#MEwx Sunny with temps rising above freezing and Pecan Butter Fudge

Good morning Augusta

I have a wireless personal weather station broadcasting live where you can view real time weather readings from it by clicking here.

This morning it is mostly sunny with expected highs in the lower 30s. Winds are light and variable.

Tonight we’ll have mostly clear skies during evening hours, becoming partly cloudy. Lows around 16°F with light and variable winds.

The outdoor temperature is 7.5°F, the dewpoint is 5.7°F and the wind chill is 7.5°F.

We didn’t receive any rain/snow here over the past 24 hours.

Today’s sunrise is 7:03 AM, sunset is 4:01 PM and we’ll have 8 hours 58 minutes of daylight today. Moonrise is 2:11 AM and Moonset is  1:20 PM. The moon phase is waning crescent and is 23% illuminated.
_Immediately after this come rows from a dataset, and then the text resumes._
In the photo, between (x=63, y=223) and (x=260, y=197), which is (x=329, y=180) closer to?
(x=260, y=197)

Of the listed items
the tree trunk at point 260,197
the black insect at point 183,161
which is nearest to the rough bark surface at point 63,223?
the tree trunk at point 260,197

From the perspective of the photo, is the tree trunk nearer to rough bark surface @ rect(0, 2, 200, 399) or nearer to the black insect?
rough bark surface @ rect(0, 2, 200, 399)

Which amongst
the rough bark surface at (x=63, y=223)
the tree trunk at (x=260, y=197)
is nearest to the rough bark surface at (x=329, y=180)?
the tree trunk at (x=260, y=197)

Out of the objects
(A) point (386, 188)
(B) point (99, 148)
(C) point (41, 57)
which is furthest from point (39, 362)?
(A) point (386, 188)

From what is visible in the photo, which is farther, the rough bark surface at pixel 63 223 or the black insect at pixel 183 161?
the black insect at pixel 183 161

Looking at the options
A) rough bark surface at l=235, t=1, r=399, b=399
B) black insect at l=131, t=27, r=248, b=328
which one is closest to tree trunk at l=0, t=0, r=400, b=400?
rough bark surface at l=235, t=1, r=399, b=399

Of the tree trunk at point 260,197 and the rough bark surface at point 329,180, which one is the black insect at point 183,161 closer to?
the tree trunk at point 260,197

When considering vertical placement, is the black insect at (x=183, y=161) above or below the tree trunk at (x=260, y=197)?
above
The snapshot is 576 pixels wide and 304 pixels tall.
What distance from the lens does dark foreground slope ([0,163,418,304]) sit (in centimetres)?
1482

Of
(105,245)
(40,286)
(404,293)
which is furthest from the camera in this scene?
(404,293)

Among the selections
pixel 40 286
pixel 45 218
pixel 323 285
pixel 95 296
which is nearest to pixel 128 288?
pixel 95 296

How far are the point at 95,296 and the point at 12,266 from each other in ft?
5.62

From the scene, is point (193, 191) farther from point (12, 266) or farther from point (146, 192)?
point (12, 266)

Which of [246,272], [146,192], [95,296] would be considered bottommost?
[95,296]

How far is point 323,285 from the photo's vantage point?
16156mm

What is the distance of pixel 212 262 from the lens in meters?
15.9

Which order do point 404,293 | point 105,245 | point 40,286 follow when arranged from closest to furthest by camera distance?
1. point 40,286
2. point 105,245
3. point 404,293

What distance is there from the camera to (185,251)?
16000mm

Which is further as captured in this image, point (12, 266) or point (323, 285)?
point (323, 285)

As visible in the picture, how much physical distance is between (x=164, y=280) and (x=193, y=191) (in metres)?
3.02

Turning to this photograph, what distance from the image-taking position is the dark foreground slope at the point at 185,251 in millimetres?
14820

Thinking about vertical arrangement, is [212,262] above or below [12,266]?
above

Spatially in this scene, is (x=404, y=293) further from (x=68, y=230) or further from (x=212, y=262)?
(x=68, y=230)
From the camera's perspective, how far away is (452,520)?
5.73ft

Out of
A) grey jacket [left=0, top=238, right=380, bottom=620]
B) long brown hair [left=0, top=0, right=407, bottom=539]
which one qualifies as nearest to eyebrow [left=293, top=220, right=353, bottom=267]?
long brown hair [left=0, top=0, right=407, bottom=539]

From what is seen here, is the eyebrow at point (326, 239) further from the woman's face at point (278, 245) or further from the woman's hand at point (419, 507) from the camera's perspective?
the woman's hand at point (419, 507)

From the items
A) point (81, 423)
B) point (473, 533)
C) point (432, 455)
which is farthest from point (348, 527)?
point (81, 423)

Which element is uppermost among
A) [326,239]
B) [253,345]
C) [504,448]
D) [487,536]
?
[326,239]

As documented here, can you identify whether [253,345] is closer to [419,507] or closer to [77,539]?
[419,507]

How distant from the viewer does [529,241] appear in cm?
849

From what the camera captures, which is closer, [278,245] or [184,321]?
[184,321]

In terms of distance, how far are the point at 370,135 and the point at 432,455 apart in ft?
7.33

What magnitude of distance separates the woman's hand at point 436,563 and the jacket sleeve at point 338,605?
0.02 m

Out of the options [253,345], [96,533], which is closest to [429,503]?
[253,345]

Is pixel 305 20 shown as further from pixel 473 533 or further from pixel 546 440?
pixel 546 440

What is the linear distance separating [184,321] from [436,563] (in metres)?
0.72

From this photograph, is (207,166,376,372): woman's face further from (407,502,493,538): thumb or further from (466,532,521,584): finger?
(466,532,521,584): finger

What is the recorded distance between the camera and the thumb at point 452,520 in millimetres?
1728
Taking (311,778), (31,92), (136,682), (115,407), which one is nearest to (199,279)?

Our next Full Moon is on December 26 and our next new moon will be on December 12.

The wind velocity is between 0.0 MPH and 3.4 MPH from the Southwest.

The Relative pressure is 29.93, the Absolute pressure is 29.73 and rising with a weather graphic indicating sun and clouds.

The Humidity is 92%, the UV index is 0 placing the average person at low risk and the solar radiation reading is 19.8W/m2.

Visibility is 10.0 miles / 16.1 kilometers with Mostly cloudy skies at the moment.

 

PECAN BUTTER FUDGE

By: Judith Olney (Yes, It’s Chocolate)

INGREDIENTS:

3 tablespoons unsalted butter

½ cup heavy cream

2 ½ cups granulated sugar

6 tablespoons cocoa powder

Pinch salt

1 teaspoon vanilla

2/3 cup pecans, broken roughly in half

1.      Butter a 9 or 10 inch square baking pan.

2.      Place the butter and cream in a saucepan over very low heat and stir until the butter has melted.

3.      Add the sugar, cocoa, and salt, and stir continuously until the mixture comes to a slow, rolling boil, then time the fudge for 8 minutes.  Stir occasionally and briefly while the fudge cooks.  Have a cup of cold water ready, and at the end of 8 minutes, drop a bit of fudge into the water.  It should form a medium-firm ball.  If too soft, continue cooking for another 2 minutes.  DO NOT OVERCOOK.

4.      Remove fudge from the heat and stir in the vanilla and pecans.  Continue beating the fudge until it has thickened to the consistency of sluggish molasses, the quickly turn into the buttered pan while still pourable.  The fudge should be glossy.  Chill until firm, cut into squares and serve.